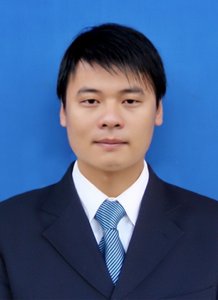 Hoang Anh Tuấn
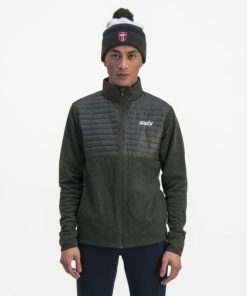 Peakview.shop5baac99646 3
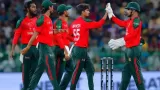 BAN vs PAK Dream11 Team: 3rd T20I के 3 सर्वश्रेष्ठ कप्तान या उप-कप्तान विकल्प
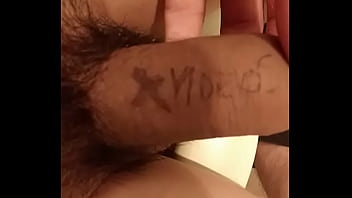 Preview 2 of Mis Khalifa Xnxx - V&iacute_deo de verificaci&oacute_n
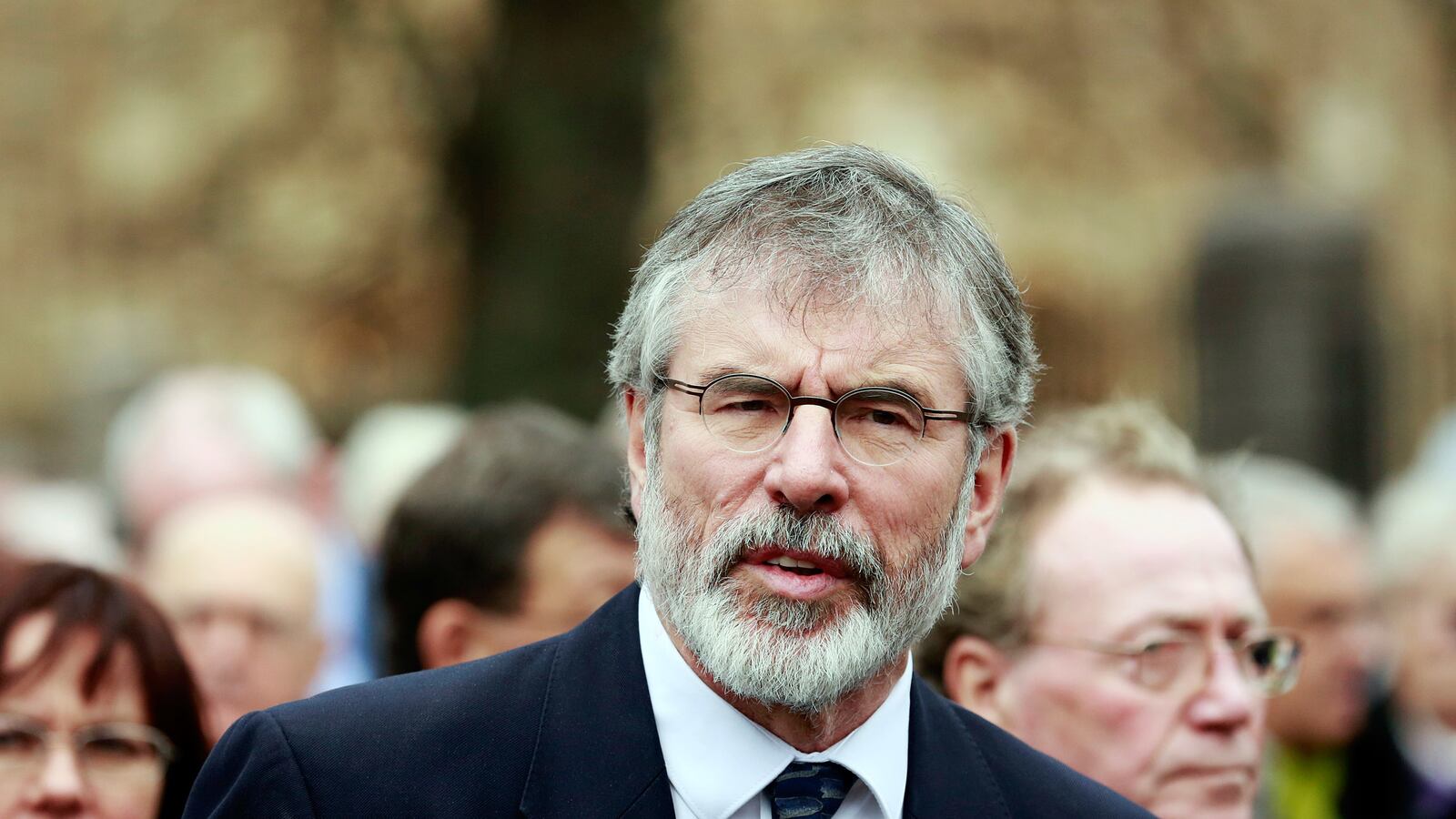 articles/2014/05/01/sinn-fein-boss-gerry-adams-wanted-this-murder-bust/140430-moloney-adams-tease_aku56i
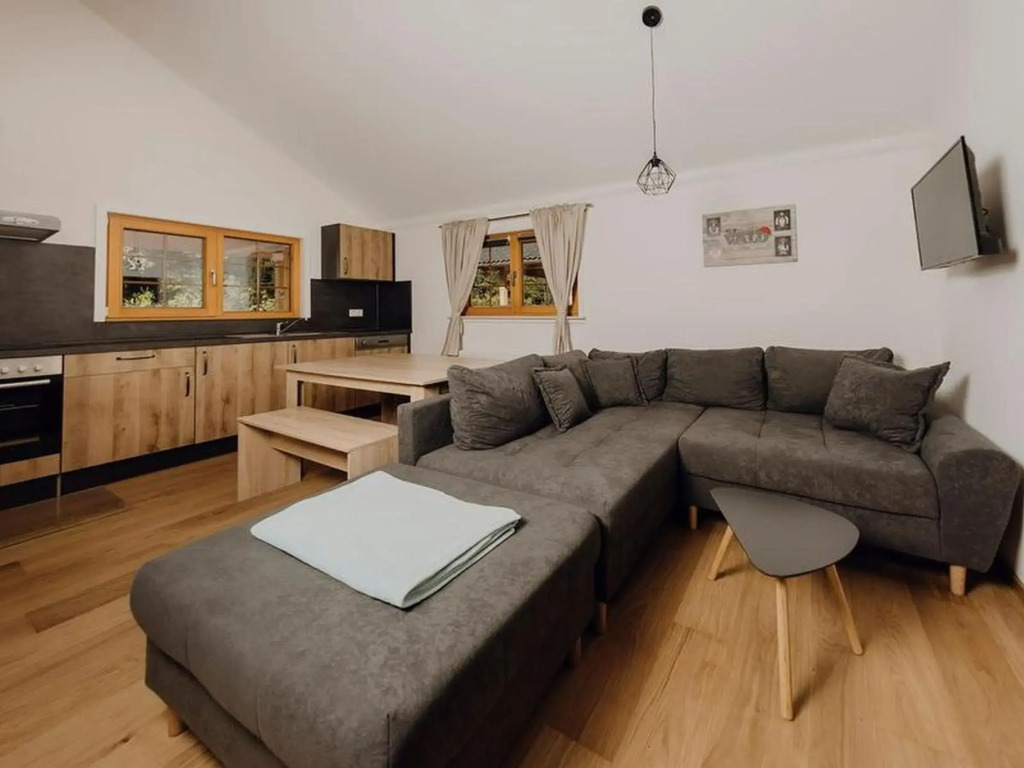 Natur-Camp Tannenfels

◆ Task item
Starting at the line that contains "Preview 2 of", retype each line through the end of the data exactly, and leave out every picture.

◆ Task response
 Preview 2 of Mis Khalifa Xnxx - V&iacute_deo de verificaci&oacute_n
 articles/2014/05/01/sinn-fein-boss-gerry-adams-wanted-this-murder-bust/140430-moloney-adams-tease_aku56i
 Natur-Camp Tannenfels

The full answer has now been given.